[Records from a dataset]
## Begin

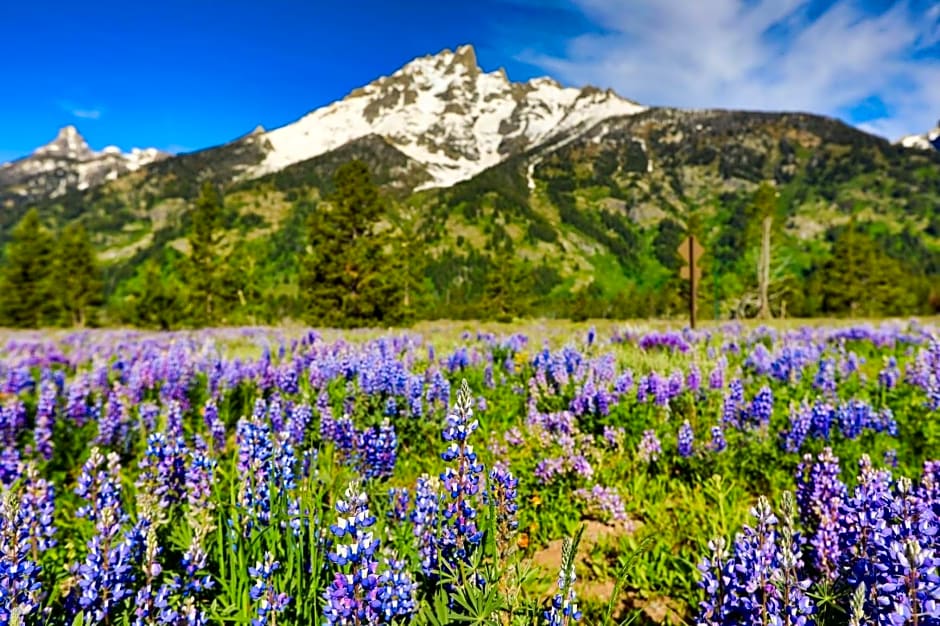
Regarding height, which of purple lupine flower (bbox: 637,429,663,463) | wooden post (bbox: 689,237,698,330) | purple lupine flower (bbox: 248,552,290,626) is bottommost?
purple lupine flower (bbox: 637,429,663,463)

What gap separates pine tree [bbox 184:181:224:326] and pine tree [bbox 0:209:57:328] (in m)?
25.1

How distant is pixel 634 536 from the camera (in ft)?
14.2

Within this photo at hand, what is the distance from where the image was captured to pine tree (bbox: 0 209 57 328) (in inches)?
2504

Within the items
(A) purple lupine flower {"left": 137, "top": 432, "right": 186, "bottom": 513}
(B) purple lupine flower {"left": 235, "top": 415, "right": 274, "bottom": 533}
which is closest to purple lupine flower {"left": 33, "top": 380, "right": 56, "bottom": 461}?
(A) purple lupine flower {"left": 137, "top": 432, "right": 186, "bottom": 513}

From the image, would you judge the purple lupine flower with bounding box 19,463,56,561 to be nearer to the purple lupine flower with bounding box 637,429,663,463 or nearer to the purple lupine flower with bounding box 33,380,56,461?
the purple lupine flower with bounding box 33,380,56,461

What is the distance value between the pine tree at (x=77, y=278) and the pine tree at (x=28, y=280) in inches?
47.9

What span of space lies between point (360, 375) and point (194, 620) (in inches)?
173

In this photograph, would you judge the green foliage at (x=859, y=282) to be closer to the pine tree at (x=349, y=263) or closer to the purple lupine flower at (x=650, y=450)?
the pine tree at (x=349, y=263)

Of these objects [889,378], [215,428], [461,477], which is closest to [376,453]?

## End

# What to do
Could you repeat all of the material above word for word, leaving out the pictures?

# Exercise response
Regarding height, which of purple lupine flower (bbox: 637,429,663,463) | wooden post (bbox: 689,237,698,330) | purple lupine flower (bbox: 248,552,290,626) is bottommost?
purple lupine flower (bbox: 637,429,663,463)

What gap separates pine tree [bbox 184:181:224:326] and pine tree [bbox 0:209:57:328] (in m)?
25.1

How distant is pixel 634 536 from the camera (in ft)?
14.2

Within this photo at hand, what is the distance from where the image was captured to pine tree (bbox: 0 209 57 328) (in inches)?
2504

Within the items
(A) purple lupine flower {"left": 137, "top": 432, "right": 186, "bottom": 513}
(B) purple lupine flower {"left": 235, "top": 415, "right": 274, "bottom": 533}
which is closest to purple lupine flower {"left": 33, "top": 380, "right": 56, "bottom": 461}?
(A) purple lupine flower {"left": 137, "top": 432, "right": 186, "bottom": 513}

From the image, would you judge the purple lupine flower with bounding box 19,463,56,561 to be nearer to the purple lupine flower with bounding box 637,429,663,463 or nearer to the purple lupine flower with bounding box 33,380,56,461?
the purple lupine flower with bounding box 33,380,56,461

What is the distance value between the pine tree at (x=77, y=278) and the pine tree at (x=28, y=280) in inches?
47.9

What span of space lies between point (360, 375) and point (194, 620) (in inches)?
173

In this photograph, would you judge the green foliage at (x=859, y=282) to be closer to the pine tree at (x=349, y=263) or closer to the purple lupine flower at (x=650, y=450)?
the pine tree at (x=349, y=263)

Of these objects [889,378], [215,428], [461,477], which is closest to [376,453]?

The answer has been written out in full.